Nearly forty years of speculation and comment had taken place regarding various desert irrigation plans when, in 1892, a company out of Colorado sent Mr. C.R. Rockwood, an experienced irrigation engineer, to Yuma. While investigating the possibility of irrigating the Sonora, Mexico, desert area with water from the Colorado River, Rockwood found instead that such a project was more feasible into the Colorado Desert. The project was approved and the search for financial backing was begun. Rockwood was named as chief engineer.

Surveys revealed a total of two million acres in the Salton Basin and Baja California could be irrigated from a single canal project. The Salton Sink would serve as an area to receive drainage from the irrigation system. The company staked out the proposed route of the canal; yet, financial resources were slow to materialize leaving Rockwood to revise plans to a less expensive route.

In a further reorganization in 1896, a new investment group was formed, the California Development Company, with Mr. A. H. Heber of Chicago, Illinois, as president and Rockwood as vice president. Three years later, Rockwood himself headed the organization.

The search for financing eventually led to George Chaffey who originally had rejected the desert plan when Wozencraft had proposed it to him eight years previously. In the intervening years, Chaffey had experience and success with similar irrigation systems in the hot arid lands of Australia. He was now convinced that the Colorado Desert could become productive and well populated.

To help finance the canal system, another California Development Company subsidiary, the Imperial Land Company, sold shares of water stock through locally owned mutual water companies.

Chaffey began to dredge in August of 1900, creating a canal bed from Hanlon Heading to the border (a track less than five miles in length), then west for two to three miles to connect with the Alamo River channel. Minor excavation was needed for forty miles along the channel to Sharp's Heading. The central main canal went north and west to pass four miles east of the Calexico area. A lateral canal was built west of Calexico. On May 14, 1901, water was diverted from the Colorado River to the canal for the first time.
In June, water traversed the system all the way to Calexico. In the fall of 1901, 1,500 acres were under cultivation in the Calexico area, initiating the Imperial Valley agriculture industry.

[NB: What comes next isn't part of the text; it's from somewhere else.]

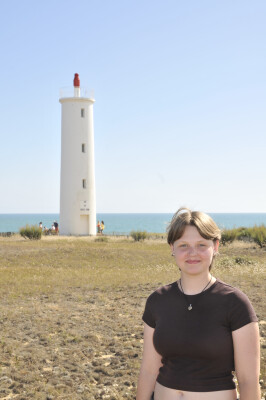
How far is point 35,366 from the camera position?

During the next two years, more mutual water companies were formed, with the California Development Company building most of the distribution systems as well as the main canals and laterals to service these newly developed areas. W.F. Holt, who established the No. 7 Water Company and the town of Holtville, also built the Holton Power Co., a small hydroelectric plant, that began supplying the first electricity to the Holtville area in 1904. By 1905, eighty miles of main canals and 700 miles of distribution canals were in existence.

Previously, potable water was hauled south from Coachella Valley by railway car. With water finally available from the Colorado River, the population boomed. In 1901, few white men inhabited the Imperial Valley other than the surveyors working on the canals. In four years, by 1905, the residents numbered 12,000. Irrigated acreage had increased from 1,500 acres to 67,000 acres.